Every agent is defined in ABL (Agent Blueprint Language), a schema-driven language purpose-built for multi-agent orchestration. You declare what the agent should do; the platform figures out how to execute it. ABL definitions compile into immutable intermediate representations (IRs) — every version is auditable, every deployment is reproducible.
AGENT: Billing_Support
GOAL: "Help customers resolve billing inquiries"
PERSONA: |
Friendly billing specialist who explains charges clearly.
Always shows itemized breakdowns before totals.
TOOLS:
get_invoice(customer_id: string) -> {invoice: object}
process_refund(invoice_id: string, amount: number) -> {success: boolean}
GATHER:
customer_id:
prompt: "What is your customer ID?"
type: string
required: true
ABL Design Philosophy
ABL favors declaration over implementation. Describing the agent’s goal, persona, tools, and constraints — rather than writing execution logic — gives you several advantages:
- Portability: The same agent definition runs on different runtimes (voice, digital, workflow).
- Testability: Evaluate agent behavior without deploying infrastructure.
- Composability: Agents, supervisors, and tools combine like building blocks.
- Evolvability: Change one piece without rewriting the system.
Supervisors
A supervisor routes conversations to the right specialist agent. It evaluates user intent against a set of handoff rules and transfers control to the matching agent. Supervisors do not handle domain tasks directly.
SUPERVISOR: Support_Hub
GOAL: "Route customers to the right specialist"
HANDOFF:
- TO: Billing_Support
WHEN: user asks about invoices, charges, or refunds
- TO: Shipping_Agent
WHEN: user asks about delivery, tracking, or shipments
- TO: Live_Agent
WHEN: user requests human assistance
The supervisor uses an LLM to evaluate WHEN conditions — routing is intelligent. “Where’s my package?” routes to the shipping agent even though the user never said “delivery” or “shipment.”
This separation matters. The supervisor holds the map of your organization’s capabilities; each agent holds deep domain knowledge. Add a new specialist by adding a new HANDOFF rule — no changes to existing agents.
A supervisor can route to other supervisors, enabling hierarchical orchestration for complex organizations.
When to use a supervisor:
- Your system has multiple specialist agents.
- Different user intents should route to different capabilities.
- You need centralized routing logic with priority-based fallbacks.
- You want to add or remove agents without modifying existing agents.
Tools give agents the ability to do things in the real world — call APIs, query databases, process files. Without tools, an agent can only converse. With tools, it can take action.
TOOLS:
search_flights(origin: string, destination: string, date: date) -> {flights: array}
description: "Search available flights by route and date"
create_booking(flight_id: string, passenger: object) -> {booking_id: string}
description: "Book a flight for a passenger"
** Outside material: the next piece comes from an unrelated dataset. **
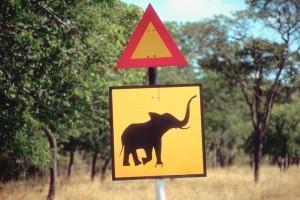 Simbabwe Safaris - Elefanten Pirschfahrten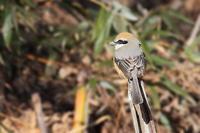 当地ではモズは留鳥 - 上州自然散策2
ABL declares tool signatures — the name, inputs, and outputs. The actual implementation lives in your backend services. The platform connects the two at deployment time through tool bindings. The same agent definition can connect to different backends in staging vs. production.
When a tool executes, the platform:
- Resolves the tool binding from the deployment configuration.
- Validates inputs against declared parameter types before the call.
- Makes the external call with the appropriate authentication.
- Processes the result and makes it available to the agent — in the conversation context for reasoning agents, or as session variables for agents with steps.
- Handles errors using
ON_ERROR handlers for retry logic, fallback responses, or escalation triggers.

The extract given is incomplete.